Bottle Rocket Hearts

By Zoe Whittall. Cormorant Books, 189 pp, $19.95, softcover

October 30, 1995, and Montreal is torn in two by questions of loyalty and identity. Eve, young and in a constant state of self-invention, isn't even exactly certain what outcome she hopes for, though she's Anglo and too much of a romantic to give up on nationhood.

What's really bugging her: what to wear to the polling booth.
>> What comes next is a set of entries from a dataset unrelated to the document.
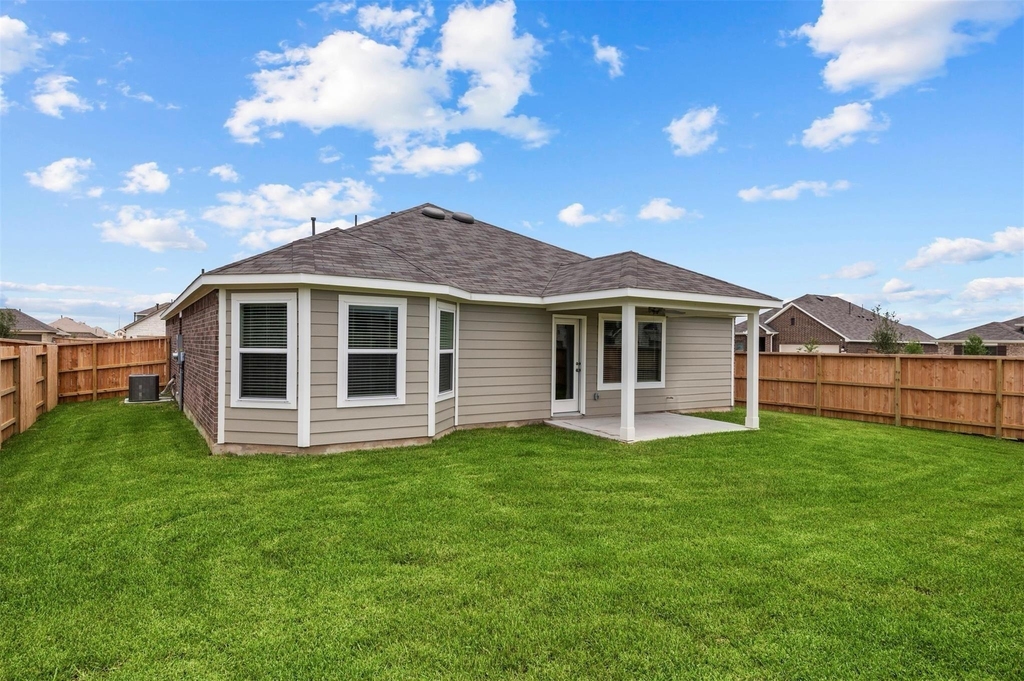 3003 Middleton Drive - Photo 12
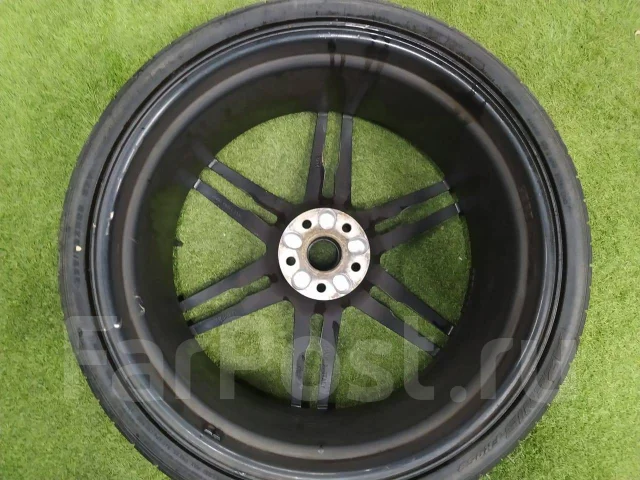 Mansory. 10.0x22", 5x112, ET30 ����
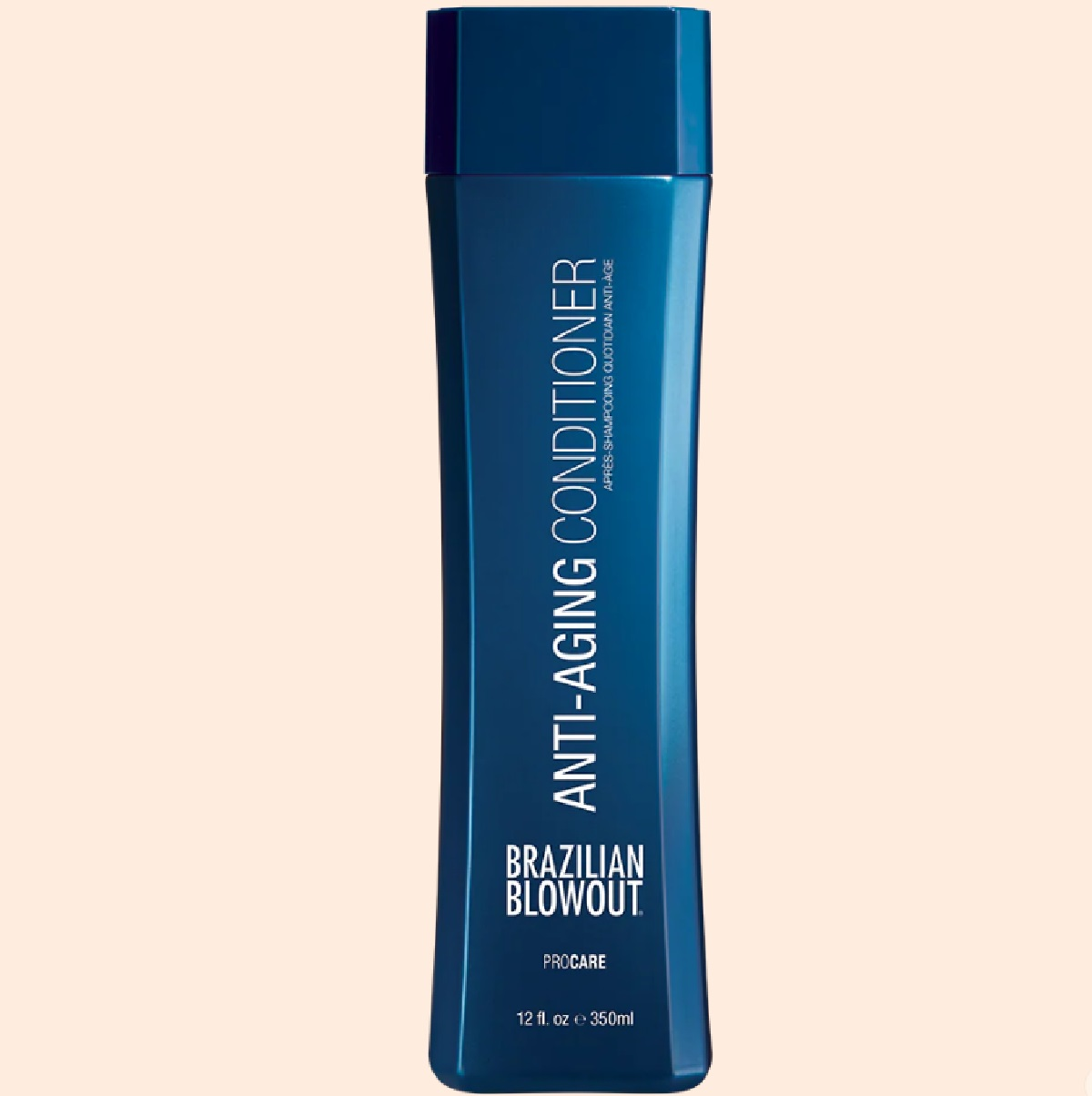 12oz Anti-Aging Conditioner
Bottle Rocket Hearts, Toronto grrrl-poet Zoe Whittall's first novel, remembers the age at which it seemed that the right outfit could work miracles–maybe even sway the future of the country. Eve goes for the silver dress and ankle boots, and whether it's that or something else, Canada survives.

Not everything does in the story: loves die, lovers too. Idealism fades away.

Bottle Rocket Hearts–so named because Eve hopes her heart will become like one: "Common, sturdy, but still potentially explosive"–rests its many charms on its main character. Whittall's observations of early adulthood in the mid '90s carry the heft of memory, and many details ring true. (Her roommates choose her after quizzing her on her musical tastes, not her bank-account balance.)

However, a novel this is not.

Late in the story, Eve's best friend re-creates the events of the book as performance art. The moments click by as memories are projected on-screen to voice-over accompaniment. There's passion in this playlet, and a kind of coherence that falls somewhere between accident and design. It's brief, it's charming, it's suggestive, but it lacks a shape. Put that between covers and you've got Bottle Rocket Hearts.